### Selected passage
The thing that always made me think was the thought, “What if all these books were destroyed, what if we did not have them? What would our religion be?”

Religion seems dependent on information. I think, “What part of religion does not require information?” When Man was put on this Earth, they did not have any books to read, nor oral teachings taught to them. Man was able to perceive something. Throughout the pre-historic world we find people perceiving something, indifferent to nature around them. Without any teaching or tradition, we find Man living with God (or, gods), ethics and laws. We perceive them on our own; we have had a relationship with God from the beginning, without religion. I am not trying to belittle religion, but am trying to say that God and ethics were, and are, ever-present in the human heart.

So why did we start talking and writing about God? What causes people to be anxious about a supernatural being? Maybe questions like, “Why does is rain?” or, “Why are we here?” Human beings seem bestowed with the burden of wanting to know why. We are obsessed with asking questions and finding answers. Eventually, we would entitle everything to something supernatural. The ‘gods’ would become the cause of everything, even rain. We, for the rest of history, would give our hand at trying to explain God.

### Data to examine
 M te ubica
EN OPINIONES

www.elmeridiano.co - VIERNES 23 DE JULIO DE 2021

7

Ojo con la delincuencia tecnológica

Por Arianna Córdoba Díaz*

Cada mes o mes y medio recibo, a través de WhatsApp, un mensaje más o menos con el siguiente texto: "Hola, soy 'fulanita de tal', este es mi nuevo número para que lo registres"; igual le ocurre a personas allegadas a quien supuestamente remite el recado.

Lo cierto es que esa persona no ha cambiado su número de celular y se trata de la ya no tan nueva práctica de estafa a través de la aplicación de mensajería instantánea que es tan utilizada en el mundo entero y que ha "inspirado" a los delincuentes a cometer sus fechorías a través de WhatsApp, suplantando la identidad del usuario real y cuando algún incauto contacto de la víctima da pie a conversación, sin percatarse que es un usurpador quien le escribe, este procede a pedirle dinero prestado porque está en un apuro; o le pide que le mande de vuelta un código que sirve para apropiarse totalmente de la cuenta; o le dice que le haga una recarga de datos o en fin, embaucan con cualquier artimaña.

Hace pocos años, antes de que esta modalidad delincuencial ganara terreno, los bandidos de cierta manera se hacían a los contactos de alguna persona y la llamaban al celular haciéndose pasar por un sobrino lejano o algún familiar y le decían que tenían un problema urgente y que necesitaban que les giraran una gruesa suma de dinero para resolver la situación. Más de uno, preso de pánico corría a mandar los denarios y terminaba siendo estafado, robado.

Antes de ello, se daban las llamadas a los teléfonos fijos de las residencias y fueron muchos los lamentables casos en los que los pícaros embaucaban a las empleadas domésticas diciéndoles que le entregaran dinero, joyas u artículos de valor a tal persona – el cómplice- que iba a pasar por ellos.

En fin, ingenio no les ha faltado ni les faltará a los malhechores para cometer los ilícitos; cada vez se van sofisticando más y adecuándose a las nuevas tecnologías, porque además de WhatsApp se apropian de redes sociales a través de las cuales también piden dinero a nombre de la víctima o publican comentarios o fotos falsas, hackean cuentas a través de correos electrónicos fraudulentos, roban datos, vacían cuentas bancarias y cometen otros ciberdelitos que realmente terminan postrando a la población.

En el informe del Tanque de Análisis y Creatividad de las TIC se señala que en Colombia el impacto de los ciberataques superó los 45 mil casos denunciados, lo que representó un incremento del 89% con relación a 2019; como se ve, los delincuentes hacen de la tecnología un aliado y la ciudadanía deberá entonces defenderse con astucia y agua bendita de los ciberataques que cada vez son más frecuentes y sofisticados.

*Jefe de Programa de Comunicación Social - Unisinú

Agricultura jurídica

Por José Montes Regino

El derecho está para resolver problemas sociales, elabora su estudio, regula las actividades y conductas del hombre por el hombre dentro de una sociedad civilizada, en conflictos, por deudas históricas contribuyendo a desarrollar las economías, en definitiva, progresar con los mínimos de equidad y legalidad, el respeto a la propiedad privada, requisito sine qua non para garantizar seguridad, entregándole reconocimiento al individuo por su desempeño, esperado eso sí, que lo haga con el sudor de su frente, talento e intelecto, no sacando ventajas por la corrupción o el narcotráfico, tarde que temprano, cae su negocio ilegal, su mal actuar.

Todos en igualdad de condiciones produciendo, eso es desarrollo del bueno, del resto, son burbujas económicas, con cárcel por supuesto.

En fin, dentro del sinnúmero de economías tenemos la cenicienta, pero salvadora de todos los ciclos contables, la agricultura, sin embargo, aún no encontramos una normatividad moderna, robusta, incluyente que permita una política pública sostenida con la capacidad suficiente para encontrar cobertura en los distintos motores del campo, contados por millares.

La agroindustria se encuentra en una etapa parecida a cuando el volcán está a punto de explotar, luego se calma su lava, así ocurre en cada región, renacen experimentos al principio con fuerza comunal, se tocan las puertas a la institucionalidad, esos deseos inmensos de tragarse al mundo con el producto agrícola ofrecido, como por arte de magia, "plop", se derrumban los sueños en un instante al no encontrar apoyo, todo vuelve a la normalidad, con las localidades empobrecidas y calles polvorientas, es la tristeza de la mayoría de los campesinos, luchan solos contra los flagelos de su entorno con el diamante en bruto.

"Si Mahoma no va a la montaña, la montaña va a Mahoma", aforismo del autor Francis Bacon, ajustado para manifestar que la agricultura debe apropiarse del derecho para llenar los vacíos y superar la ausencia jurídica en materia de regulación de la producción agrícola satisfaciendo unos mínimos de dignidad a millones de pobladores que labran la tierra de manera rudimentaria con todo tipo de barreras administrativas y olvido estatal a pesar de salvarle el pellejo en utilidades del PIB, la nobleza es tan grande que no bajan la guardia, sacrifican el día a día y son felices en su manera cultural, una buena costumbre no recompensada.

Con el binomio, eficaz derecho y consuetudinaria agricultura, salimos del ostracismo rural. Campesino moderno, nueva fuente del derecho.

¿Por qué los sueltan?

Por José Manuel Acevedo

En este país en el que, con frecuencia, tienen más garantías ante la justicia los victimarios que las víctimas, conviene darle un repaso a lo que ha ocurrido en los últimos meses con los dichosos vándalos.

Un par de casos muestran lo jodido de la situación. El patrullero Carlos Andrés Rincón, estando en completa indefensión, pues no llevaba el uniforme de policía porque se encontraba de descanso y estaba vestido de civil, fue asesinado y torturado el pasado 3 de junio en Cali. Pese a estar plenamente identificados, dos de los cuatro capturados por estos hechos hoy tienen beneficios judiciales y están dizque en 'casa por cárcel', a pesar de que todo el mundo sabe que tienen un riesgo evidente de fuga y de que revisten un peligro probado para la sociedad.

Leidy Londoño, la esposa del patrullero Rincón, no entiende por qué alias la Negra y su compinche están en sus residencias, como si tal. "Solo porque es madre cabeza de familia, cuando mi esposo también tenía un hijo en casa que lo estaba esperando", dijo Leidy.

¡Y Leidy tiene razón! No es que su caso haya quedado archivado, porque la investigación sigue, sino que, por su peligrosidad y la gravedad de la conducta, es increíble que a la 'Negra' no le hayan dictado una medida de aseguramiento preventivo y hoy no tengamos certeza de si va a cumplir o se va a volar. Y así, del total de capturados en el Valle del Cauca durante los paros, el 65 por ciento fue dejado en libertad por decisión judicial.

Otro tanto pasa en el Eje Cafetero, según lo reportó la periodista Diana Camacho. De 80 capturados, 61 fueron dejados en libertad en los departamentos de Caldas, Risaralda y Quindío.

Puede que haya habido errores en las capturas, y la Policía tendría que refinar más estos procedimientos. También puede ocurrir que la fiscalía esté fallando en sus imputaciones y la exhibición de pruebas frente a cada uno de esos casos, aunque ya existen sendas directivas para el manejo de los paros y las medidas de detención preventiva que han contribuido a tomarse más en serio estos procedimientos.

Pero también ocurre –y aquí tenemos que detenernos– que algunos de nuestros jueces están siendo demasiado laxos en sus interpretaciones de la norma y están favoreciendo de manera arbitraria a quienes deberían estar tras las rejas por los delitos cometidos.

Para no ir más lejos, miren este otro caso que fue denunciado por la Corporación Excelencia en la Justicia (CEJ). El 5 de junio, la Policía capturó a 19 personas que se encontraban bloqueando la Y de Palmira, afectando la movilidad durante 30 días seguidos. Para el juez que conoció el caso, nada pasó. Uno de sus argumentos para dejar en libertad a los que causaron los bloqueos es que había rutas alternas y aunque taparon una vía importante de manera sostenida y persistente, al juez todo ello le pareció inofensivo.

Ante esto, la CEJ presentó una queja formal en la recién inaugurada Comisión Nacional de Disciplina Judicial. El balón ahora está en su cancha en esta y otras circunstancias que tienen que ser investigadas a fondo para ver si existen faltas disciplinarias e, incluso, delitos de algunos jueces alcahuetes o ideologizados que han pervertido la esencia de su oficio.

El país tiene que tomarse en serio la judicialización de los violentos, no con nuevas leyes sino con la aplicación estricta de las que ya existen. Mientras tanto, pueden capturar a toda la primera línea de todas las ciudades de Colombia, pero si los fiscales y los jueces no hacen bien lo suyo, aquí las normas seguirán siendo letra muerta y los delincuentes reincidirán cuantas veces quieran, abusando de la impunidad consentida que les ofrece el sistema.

### Task brief
In two sentences, give the gist of the reflection on religion. Work from the reflection on religion alone, not from the items.

### Final answer
The reflection asks what religion would be if its books were destroyed and argues that people perceived God and ethics on their own from the beginning, without teaching or tradition, so these were and are ever-present in the human heart. It suggests that people began talking and writing about God because humans are burdened with wanting to know why, which led them to treat the supernatural as the cause of everything and to keep trying to explain God.